The listing below should be printed exactly, though its pictures must not be.

** Collected data **
>>>

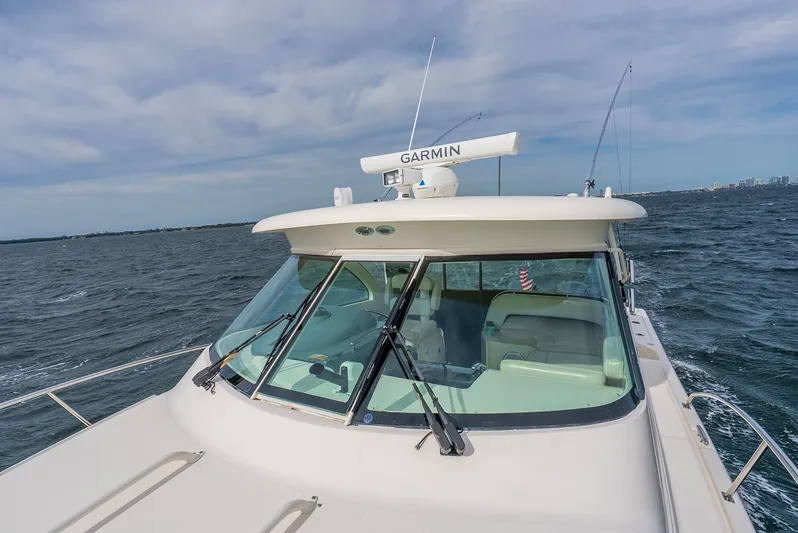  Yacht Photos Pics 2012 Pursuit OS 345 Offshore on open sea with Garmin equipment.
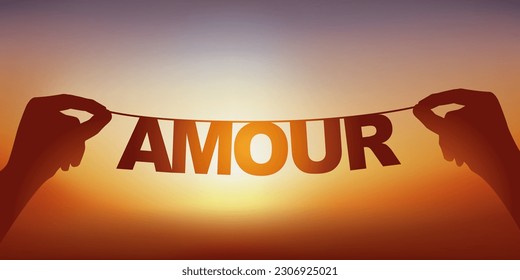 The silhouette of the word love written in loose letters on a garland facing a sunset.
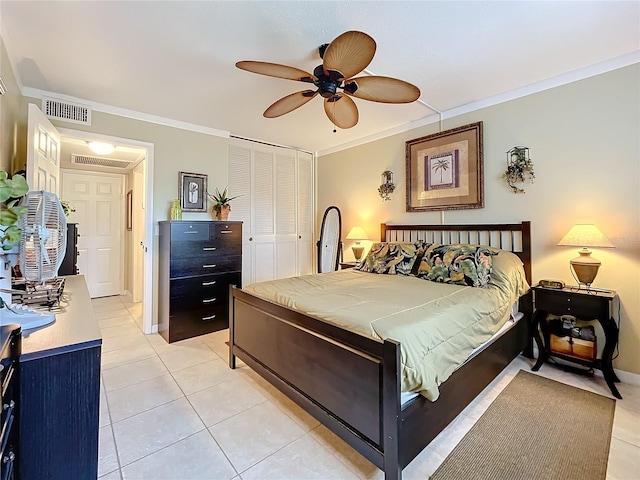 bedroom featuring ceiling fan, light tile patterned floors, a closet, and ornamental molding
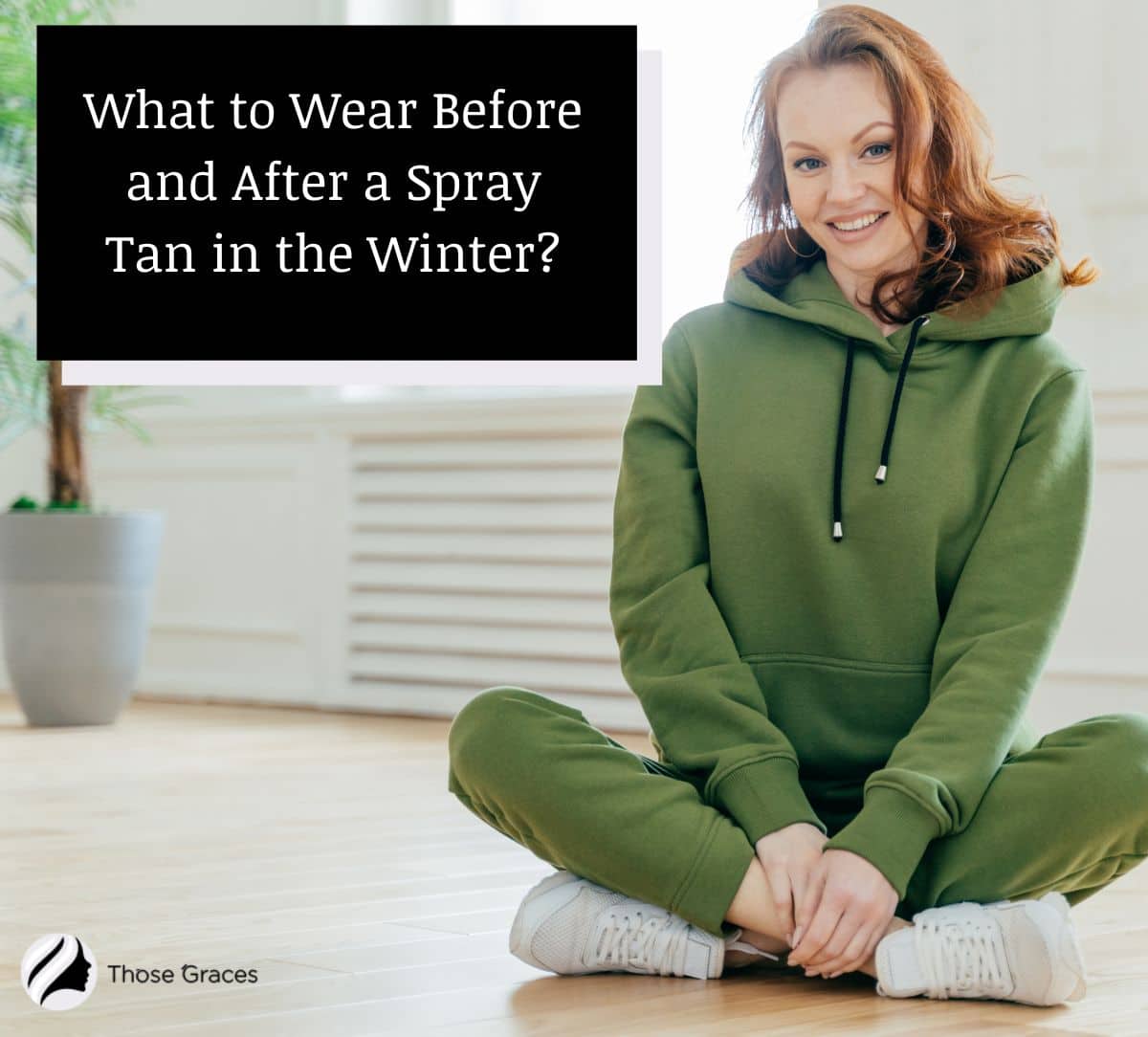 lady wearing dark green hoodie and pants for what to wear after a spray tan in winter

<<<

** Output for this exercise **
  Yacht Photos Pics 2012 Pursuit OS 345 Offshore on open sea with Garmin equipment.
 The silhouette of the word love written in loose letters on a garland facing a sunset.
 bedroom featuring ceiling fan, light tile patterned floors, a closet, and ornamental molding
 lady wearing dark green hoodie and pants for what to wear after a spray tan in winter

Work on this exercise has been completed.